Снова повисло молчание. Я обдумывала услышанное. Личность моего посетителя постепенно начала вырисовываться, но не хватало кое-каких важных деталей. И я сомневалась, что кто-нибудь из друзей попросит его описать себя. Тибо. Нужно запомнить это имя.

– А как вообще это случилось? – вдруг спросил он. – Ну, помимо «схода лавины при альпинистском восхождении».

Стив встал. Прохаживаясь туда-сюда по палате, он начал рассказывать то, о чем я уже знала. Затем я все так же покорно выслушала продолжение – с того момента, как меня нашли. Я узнала еще одну подробность: оказывается, меня эвакуировали с горы на вертолете. Какая досада – я всегда мечтала пролететь над этим ледником. Но тогда я уже потеряла сознание и ничего не видела. Мой посетитель задал еще несколько вопросов и дошел до моего любимого. Как бы мне хотелось ответить ему самой…

– Но почему она этим увлеклась? В смысле, почему она стала альпинисткой? Все-таки эти ваши штуки очень опасны.

– Горы у нее в крови, – сказал Стив.

– Для меня звучит неубедительно, – ответил Тибо.

– Ты вообще знаешь, что такое счастье?

– Это подвох?

– Так вот, Эльза – она знает, – сказал Стив, пропустив шпильку мимо ушей. – Когда она идет наверх, она становится самой собой, она счастлива. Она сияет. Сияет, как звезда на небосклоне. Горы – ее родная стихия. Более того, они стали для нее не только увлечением, но и профессией.

– Она что, проводник?

– Нет, стать проводником она не смогла. Она работает в организации, составляющей карты пеших маршрутов. И специализируется на ледниковых зонах.
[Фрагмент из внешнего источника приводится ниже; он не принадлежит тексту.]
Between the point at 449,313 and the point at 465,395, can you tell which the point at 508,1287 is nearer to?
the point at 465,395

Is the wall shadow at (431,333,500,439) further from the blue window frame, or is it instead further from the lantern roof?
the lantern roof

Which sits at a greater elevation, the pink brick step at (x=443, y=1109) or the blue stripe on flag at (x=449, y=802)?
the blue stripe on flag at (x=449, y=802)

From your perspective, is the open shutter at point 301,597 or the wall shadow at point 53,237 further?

– А я и не знал, что есть такая профессия. Хотя пользовался подобными картами.

– Ну так вот. Горы – это она. И когда идешь с ней на ледник, то как будто видишь ее обнаженной. Уязвимой до крайней степени. Все эмоции, все ощущения наружу. Настоящий подарок для тех, кто рядом.

– Угу… Ты в нее влюблен?

Тибо спросил это вполне серьезно. И с учетом того, что только что говорил Стив, мне тоже было интересно услышать ответ.

– Был влюблен. Теперь я ей вроде старшего брата… Но я не справился.

– Не говори так. Ты же не виноват, что эта ее шестерка была плохо затянута.

– Восьмерка, – поправил Стив. – Но я был обязан проверить.

Ребекка принялась собирать тарелки и ложки, чтобы не дать всем опять погрузиться в молчание. Похоже, наш скромный праздник близился к концу, и мой посетитель собрался уходить.

– Ладно… Спасибо за торт и за то, что позволили мне остаться.

– Ты уверен, что не хочешь посидеть еще немного? – спросил Алекс.

– Нет. Пойду за матерью и кузеном, они, наверное, меня обыскались.

– Хорошо. Приятно было познакомиться.

– Мне тоже. Попрощаетесь с ней за меня?

– Да ты, в общем-то, и сам можешь это сделать, – сказала Ребекка.

– Хм…

Мой посетитель немного поколебался, потом я услышала, что он подходит. Еще недавно, когда мы были наедине, он вел себя смелее.

– Мы обычно целуем ее в лоб, – сообщила Ребекка. – Это единственное место, где не так много проводов.

– Ага, ладно.

Я услышала звук поцелуя, но и в этот раз ничего не почувствовала. А еще услышала, как он едва слышно прошептал мне на ухо, перед тем как выпрямиться:

– До свидания, Эльза.

Он отошел. Остальные суетились, собирая вещи.

– Еще раз спасибо, я пошел.

– Знаешь, ты приходи еще.

Конечно, это предложил Алекс.

– Да… Спасибо, очень любезно с вашей стороны. Я только не знаю…

– Да ты не сомневайся, – сказала Ребекка. – Ей будет приятно, если ее навестит еще кто-нибудь, кроме нас. Точно.

– Прекрасно. До свидания.

Дверь закрылась. Мой посетитель ушел. А вместе с ним – та малая толика радости, которая мне сегодня досталась.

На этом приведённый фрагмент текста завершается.